System and method for a mobile antenna with adjustable resonant frequencies and radiation pattern
Abstract
Embodiments are provided for an efficient antenna design and operation method to adjust or add frequency bands at mobile devices using the available limited antenna size. The embodiments include electrically coupling to the antenna elements at a mobile or radio device a tuning stub or element through a printed circuit board (PCB) or a metal chassis. The PCB is placed between the antenna elements and the tuning stub and is connected to the antenna elements. The tuning stub, e.g., at a corner of the PCB, is connected or disconnected via a switch from the PCB, and hence the antenna elements, to shift the radiation of the antenna at different frequencies and also provide an additional mode of radiation. The tuning stub can also be switched to vary the radiation pattern of the antenna.
Claims
exact text as granted — not AI-modifiedWhat is claimed is:
1. A method, comprising:
electrically disconnecting a tuning stub from each of a metal layer of a circuit board, a first monopole antenna, and a second monopole antenna of a wireless device via a switch, the first antenna operating at a first frequency band, the second antenna separate from the first antenna and operating at a second frequency band higher than the first frequency band, each of the first antenna and the second antenna including multiple nonparallel segments and disposed on a top surface of an insulator layer of the circuit board, and the first antenna and the second antenna extending adjacent an edge of the circuit board;
electrically connecting the tuning stub to each of the circuit board, the first antenna and the second antenna via the switch such that electric current flows between the tuning stub and each of the first antenna and the second antenna, the electrically connecting the tuning stub to the circuit board shifting the first frequency band of the first antenna and the second frequency band of the second antenna; and
the switch being positioned between the tuning stub and the metal layer of the circuit board on a bottom surface to connect or disconnect the tuning stub to or from the first antenna and the second antenna via respective feeds disposed on the bottom surface of the circuit board.
2. The method of claim 1 , wherein the switch is set to an ON state for current to flow between the tuning stub and each of the first antenna and the second antenna, or set to an OFF state to prevent current flow between the tuning stub and each of the first antenna and the second antenna.
3. The method of claim 1 , wherein the switch is an electrical switch that is set on to electrically connect the tuning stub to the circuit board and allow current flow between the tuning stub and each of the first antenna and the second antenna, or is set off to electrically disconnect the tuning stub from the circuit board and prevent the current flow between the tuning stub and each of the first antenna and the second antenna.

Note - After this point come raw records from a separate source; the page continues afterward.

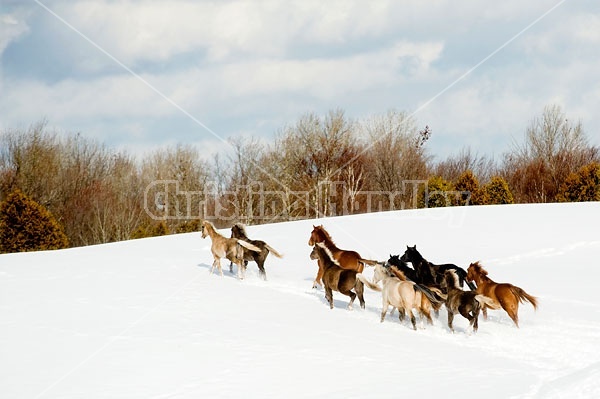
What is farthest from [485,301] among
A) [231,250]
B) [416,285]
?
[231,250]

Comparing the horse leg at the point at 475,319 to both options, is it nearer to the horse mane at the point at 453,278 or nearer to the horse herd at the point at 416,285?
the horse herd at the point at 416,285

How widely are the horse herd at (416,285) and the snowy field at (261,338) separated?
38 centimetres

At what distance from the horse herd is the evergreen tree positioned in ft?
69.0

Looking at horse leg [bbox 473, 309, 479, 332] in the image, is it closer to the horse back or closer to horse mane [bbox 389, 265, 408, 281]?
horse mane [bbox 389, 265, 408, 281]

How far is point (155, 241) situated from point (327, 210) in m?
27.2

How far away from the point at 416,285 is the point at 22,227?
88.1 ft

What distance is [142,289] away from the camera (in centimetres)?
1183

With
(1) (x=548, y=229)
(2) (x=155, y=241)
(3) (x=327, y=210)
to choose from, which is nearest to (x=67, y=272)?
(2) (x=155, y=241)

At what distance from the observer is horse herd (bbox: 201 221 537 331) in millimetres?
8875

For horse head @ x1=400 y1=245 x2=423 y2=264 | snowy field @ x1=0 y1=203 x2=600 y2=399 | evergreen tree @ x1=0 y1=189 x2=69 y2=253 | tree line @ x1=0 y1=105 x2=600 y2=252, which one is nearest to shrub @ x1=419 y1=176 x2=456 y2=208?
tree line @ x1=0 y1=105 x2=600 y2=252

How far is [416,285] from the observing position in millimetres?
8891

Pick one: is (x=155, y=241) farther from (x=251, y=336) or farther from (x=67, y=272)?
(x=251, y=336)

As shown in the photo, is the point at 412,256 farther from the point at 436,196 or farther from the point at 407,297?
the point at 436,196

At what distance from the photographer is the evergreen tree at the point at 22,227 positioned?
29.1m
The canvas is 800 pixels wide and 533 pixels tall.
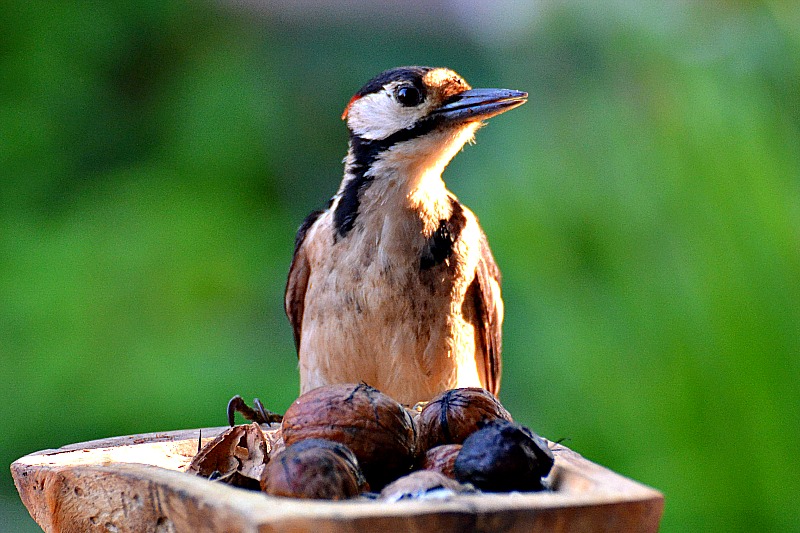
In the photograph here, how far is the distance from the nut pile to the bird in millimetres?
651

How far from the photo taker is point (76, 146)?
5.04 m

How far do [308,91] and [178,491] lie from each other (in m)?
4.68

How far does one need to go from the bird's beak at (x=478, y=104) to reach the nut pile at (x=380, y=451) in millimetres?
802

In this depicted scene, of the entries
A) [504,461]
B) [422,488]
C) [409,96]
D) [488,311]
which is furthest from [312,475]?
[488,311]

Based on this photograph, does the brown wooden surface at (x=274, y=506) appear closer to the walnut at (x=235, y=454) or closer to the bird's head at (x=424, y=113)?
the walnut at (x=235, y=454)

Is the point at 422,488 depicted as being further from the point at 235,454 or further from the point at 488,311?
the point at 488,311

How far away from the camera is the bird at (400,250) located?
2.27 meters

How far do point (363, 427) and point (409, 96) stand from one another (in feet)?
3.53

4. The method of claim 1 , wherein the switch is an electrical or electronic device switch that is controlled by an input voltage to electrically connect the tuning stub to or electrically disconnect the tuning stub from the circuit board to allow or block current flow between the tuning stub and each of the first antenna and the second antenna.
5. The method of claim 1 , further comprising electrically connecting the tuning stub to the circuit board to add an extra frequency band for the device, the extra frequency band resulting from a parasitic resonator effect of the tuning stub to the first antenna and the second antenna.
6. The method of claim 5 , wherein the extra frequency band is around 2.2 Gigahertz and is above the first frequency band and the second frequency band.
7. The method of claim 1 , further comprising electrically disconnecting the tuning stub from the circuit board to establish a first radiation pattern for the first antenna or the second antenna, or electrically connecting the tuning stub to the circuit board to change the first radiation pattern to a second radiation pattern.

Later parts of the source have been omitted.